India’s Ministry of Finance has announced the imposition of definitive anti-dumping duties for five years on solar glass products originating in or exported from China and Vietnam, effective retroactively from December 4, 2024. The duty rates range from 570 to 664 per metric ton and apply to patterned tempered glass (whether coated or uncoated) with a light transmittance of not less than 90.5%, a thickness not exceeding 4.2 millimeters, and any side exceeding 1,500 millimeters in length.
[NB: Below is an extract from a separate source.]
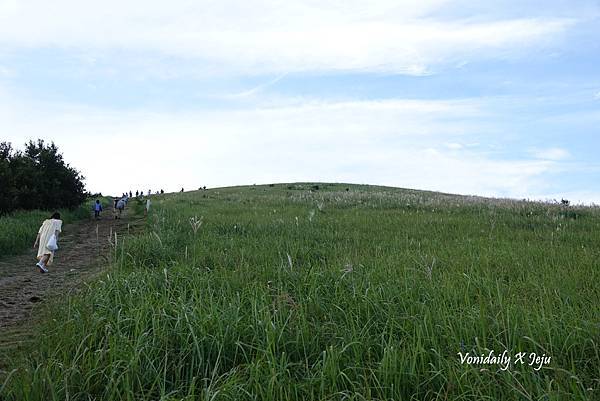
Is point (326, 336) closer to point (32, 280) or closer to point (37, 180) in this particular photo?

In its notification, the Ministry of Finance highlighted that during the investigation period, the volume of dumped imports of the relevant products from China and Vietnam surged significantly “both in absolute terms and relative proportions,” and these products were exported to India at dumped prices, causing material injury to the domestic industry. The decision follows an investigation initiated by the Directorate General of Trade Remedies (DGTR), under India’s Ministry of Commerce and Industry, in response to a petition filed by Borosil Renewables Limited, a domestic solar glass manufacturer.
Borosil welcomed the government’s decision, stating, “We firmly believe this move will restore fair competition, create a level playing field for domestic manufacturers, and accelerate the rapid expansion and exponential growth of India’s solar glass industry.”
Borosil currently boasts a solar glass production capacity of 1,350 tons per day, equivalent to an annual capacity of approximately 8.5 GW, serving over 100 customers. The company also operates a 350-ton-per-day facility in Germany, comprising two production lines operated by GMB. However, GMB incurred losses in the first half of the fiscal year ending September 30, 2024, due to substantial dumping of solar modules from Southeast Asia, sluggish European market demand, and the government’s lack of support for domestic module manufacturing. As a result, GMB’s German production lines have been fully suspended.
Despite these challenges, Borosil remains optimistic about the industry’s prospects and plans to expand its total capacity to 1,850 tons per day, equivalent to an annual capacity of approximately 12 GW, by the end of 2026. The company stated, “The expansion plan has been promptly restarted following the implementation of the anti-dumping duties.”
According to Borosil’s financial results, in the fourth quarter of fiscal year 2025 (ending March 31, 2025), the company’s operating revenue increased by 43.9% year-on-year and 18.9% quarter-on-quarter. For the full fiscal year 2025, revenue grew by approximately 12% year-on-year. The company attributed this growth primarily to a 10% increase in sales volume and a 2% rise in selling prices. However, export sales for fiscal year 2025 declined to INR 9.17 billion (approximately 11.05 million), down from INR 19.97 billion (approximately 24.06 million) in the previous year. Borosil attributed this drop to a sharp decline in European market demand, particularly due to the impact of Chinese dumped low-priced modules, and reduced installations in Turkey.
Although FOB prices fell by 32% in the first eight months of 2024 due to dumped Chinese products, Borosil noted that prices began to recover following the implementation of provisional anti-dumping duties on December 4, 2024.